Paylaş
IŞİD, Musul ve Telafer’den sonra Kerkük’te de mi cami bombalamamış...
IŞİD, Yemen’in başkenti Sana’da da mı cami vurmamış...
IŞİD, Suudi Arabistan’ın Dammam kentinde mi yine bir camiye saldırmamış...
IŞİD, Kuveyt’te cuma vakti bir camiye düzenlenen bombalı saldırıyı mı üstlenmemiş...
CAMİ DE HEDEF REINA DA
Şurada Şii camisini bombaladı, burada Şii camisini patlattı haberlerinden geçilmiyor.
Tıyneti ortada, IŞİD denilen bu vahşet organizasyonu camiyle gece kulübünü ayırmıyor.
Namaz kılanla kılmayan, içenle içmeyen, dindarla günahkâr, muhafazakâr yaşam biçimiyle liberal yaşam biçimi diye bir ayrım yapmıyor.
İnsanları ve mekânları, başka bir kriter üzerinden kategorilere ayırıyor.
Hedeftekiler kategorisine cami de giriyor, cemaat de.
Yılbaşı kalabalığının üstüne nasıl gözünü kırpmadan ateş açabiliyorsa cuma cemaatini de aynı gaddarlıkla tarayabiliyor.
Eğlence mekânına nasıl eli titremeden kurşun yağdırabiliyorsa camide de aynı soğukkanlılıkla katliam işleyebiliyor.
CANİLİĞE CİHAT MASKESİ
Boşa nefes tüketiyoruz; IŞİD, Reina’yı ‘Hıristiyan şirk bayramı’ dediği Noel kutlanıyor diye hedef seçmedi.
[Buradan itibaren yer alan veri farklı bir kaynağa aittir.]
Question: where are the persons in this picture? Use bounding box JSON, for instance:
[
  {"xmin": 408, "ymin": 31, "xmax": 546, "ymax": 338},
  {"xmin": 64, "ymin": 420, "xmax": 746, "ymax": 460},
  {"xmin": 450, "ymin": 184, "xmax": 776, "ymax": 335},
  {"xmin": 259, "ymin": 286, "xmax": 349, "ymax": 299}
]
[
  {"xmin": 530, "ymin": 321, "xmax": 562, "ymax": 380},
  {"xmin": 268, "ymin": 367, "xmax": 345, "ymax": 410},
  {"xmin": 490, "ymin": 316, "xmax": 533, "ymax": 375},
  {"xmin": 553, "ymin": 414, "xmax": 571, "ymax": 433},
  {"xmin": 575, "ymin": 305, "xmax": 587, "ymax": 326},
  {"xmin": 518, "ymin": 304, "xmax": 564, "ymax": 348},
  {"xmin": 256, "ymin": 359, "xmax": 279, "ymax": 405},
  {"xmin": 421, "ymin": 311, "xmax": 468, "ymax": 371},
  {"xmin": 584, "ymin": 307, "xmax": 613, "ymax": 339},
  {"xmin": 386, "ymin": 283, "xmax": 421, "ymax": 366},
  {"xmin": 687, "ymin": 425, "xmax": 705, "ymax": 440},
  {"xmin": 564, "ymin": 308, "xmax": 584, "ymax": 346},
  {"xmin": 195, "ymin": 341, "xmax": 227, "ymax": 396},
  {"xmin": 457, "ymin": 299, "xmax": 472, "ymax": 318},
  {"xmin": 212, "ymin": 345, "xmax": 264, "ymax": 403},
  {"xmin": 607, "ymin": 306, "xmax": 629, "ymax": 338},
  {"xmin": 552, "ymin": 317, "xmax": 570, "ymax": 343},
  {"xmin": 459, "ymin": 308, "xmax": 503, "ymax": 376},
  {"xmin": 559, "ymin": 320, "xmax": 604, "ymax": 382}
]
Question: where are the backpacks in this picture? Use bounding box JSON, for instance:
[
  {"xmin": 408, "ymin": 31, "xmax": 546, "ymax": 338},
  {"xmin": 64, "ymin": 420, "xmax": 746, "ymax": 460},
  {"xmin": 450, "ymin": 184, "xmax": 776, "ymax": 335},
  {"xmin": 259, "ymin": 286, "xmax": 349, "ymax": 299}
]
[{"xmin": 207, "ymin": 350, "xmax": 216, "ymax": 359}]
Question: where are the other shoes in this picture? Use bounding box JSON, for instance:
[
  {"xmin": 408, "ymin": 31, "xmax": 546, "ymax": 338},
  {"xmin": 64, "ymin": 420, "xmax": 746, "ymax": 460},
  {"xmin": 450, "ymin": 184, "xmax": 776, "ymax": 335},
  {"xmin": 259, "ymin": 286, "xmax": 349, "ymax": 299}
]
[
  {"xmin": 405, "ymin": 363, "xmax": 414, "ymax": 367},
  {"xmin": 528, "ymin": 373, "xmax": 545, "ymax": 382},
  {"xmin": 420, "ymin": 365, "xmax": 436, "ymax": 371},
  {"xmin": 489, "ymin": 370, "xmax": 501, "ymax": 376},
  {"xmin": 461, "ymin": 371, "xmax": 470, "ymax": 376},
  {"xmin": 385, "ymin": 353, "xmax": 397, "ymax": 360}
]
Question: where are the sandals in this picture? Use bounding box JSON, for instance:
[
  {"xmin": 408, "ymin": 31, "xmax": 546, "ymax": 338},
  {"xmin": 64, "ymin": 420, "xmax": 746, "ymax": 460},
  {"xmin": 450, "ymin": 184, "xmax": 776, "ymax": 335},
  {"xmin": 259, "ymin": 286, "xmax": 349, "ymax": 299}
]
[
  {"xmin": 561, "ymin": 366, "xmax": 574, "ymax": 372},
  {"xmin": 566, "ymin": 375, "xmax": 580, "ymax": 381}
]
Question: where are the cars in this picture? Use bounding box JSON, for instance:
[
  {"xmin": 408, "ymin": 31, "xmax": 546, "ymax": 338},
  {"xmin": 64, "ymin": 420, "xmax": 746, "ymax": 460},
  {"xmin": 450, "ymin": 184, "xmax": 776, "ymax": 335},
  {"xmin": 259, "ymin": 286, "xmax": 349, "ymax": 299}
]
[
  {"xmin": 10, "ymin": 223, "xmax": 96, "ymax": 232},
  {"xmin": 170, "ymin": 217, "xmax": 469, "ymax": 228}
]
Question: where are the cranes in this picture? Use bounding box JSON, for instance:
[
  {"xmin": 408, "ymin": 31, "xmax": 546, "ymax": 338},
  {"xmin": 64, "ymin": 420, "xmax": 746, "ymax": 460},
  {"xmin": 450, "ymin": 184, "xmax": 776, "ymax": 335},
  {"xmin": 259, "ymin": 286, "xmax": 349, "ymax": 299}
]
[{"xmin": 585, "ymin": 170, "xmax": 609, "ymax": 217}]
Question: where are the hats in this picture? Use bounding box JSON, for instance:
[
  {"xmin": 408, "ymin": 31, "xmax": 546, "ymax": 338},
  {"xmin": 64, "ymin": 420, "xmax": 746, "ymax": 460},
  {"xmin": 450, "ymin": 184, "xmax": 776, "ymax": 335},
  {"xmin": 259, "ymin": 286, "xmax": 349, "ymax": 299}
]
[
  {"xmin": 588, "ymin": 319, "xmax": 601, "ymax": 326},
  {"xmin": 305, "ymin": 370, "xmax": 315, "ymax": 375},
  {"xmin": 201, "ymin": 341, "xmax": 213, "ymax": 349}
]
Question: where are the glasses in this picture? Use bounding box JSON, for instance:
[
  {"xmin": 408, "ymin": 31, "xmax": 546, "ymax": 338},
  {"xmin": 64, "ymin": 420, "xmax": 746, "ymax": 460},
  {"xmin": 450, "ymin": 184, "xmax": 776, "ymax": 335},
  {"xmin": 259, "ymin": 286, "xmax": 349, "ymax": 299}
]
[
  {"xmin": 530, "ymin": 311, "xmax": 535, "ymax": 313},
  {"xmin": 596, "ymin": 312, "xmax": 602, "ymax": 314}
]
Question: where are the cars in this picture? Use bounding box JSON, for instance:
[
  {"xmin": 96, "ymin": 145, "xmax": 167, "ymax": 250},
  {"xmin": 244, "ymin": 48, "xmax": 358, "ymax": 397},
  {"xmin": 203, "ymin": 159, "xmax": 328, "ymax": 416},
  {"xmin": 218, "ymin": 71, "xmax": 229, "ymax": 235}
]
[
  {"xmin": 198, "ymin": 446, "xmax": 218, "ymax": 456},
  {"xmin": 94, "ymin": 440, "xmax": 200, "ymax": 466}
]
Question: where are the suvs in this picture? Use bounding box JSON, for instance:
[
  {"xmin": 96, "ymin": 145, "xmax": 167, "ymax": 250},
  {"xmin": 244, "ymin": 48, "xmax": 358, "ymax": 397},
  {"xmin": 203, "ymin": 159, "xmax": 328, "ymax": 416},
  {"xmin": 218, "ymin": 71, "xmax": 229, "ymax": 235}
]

Yılbaşı eğlencesine karşı olduğu için o canlara kıymadı.
Ama yılbaşı duyarlılığını, Noel hassasiyetini istismar ettiği için öyleymiş gibi gösterdi.
Yaşam biçimini filan hedef almadı.
Ama yaşam biçimleri diye bir tartışmamız, bir çatlağımız olduğu için oraya yıktı işi.
Noel’le yılbaşını karıştırdığı için sözüm ona ‘Hıristiyan şirk bayramı’nı kutlayan ‘Müslüman’ları katletmedi.
Kafa kesen John’un İngilizceye hâkimiyetini unuttunuz mu?
Avrupa görmüş, tahsilinden geçmiş adam, neyin ne olduğunu bilmez mi?
Ama bu konudaki kafa karışıklığından yararlanıp katliamını bağnaz tabanında meşrulaştırmak için... Caniliğine ‘cihat’ kılıfı uydurmak için... Varsa kanmaya müsait yobaz; din, iman, Allah, kitap diyerek kandırmak için o süsü verdi.
MUHAFAZAKÂRLA MODERNİN KAVGASINDAN YARARLANIYOR
Muhafazakâr kesim, baskıcı ve dayatmacı laiklik anlayışından çok çekti...
Dindarlar, ‘gardırop laikçiliği’nden çok çekti...
Bugünkü yaşam biçimi arızalarımızın çoğu, o çatışmacı laiklik anlayışından, o tepeden inmeci Batılılaşma sürecinden miras kaldı, bu da doğru.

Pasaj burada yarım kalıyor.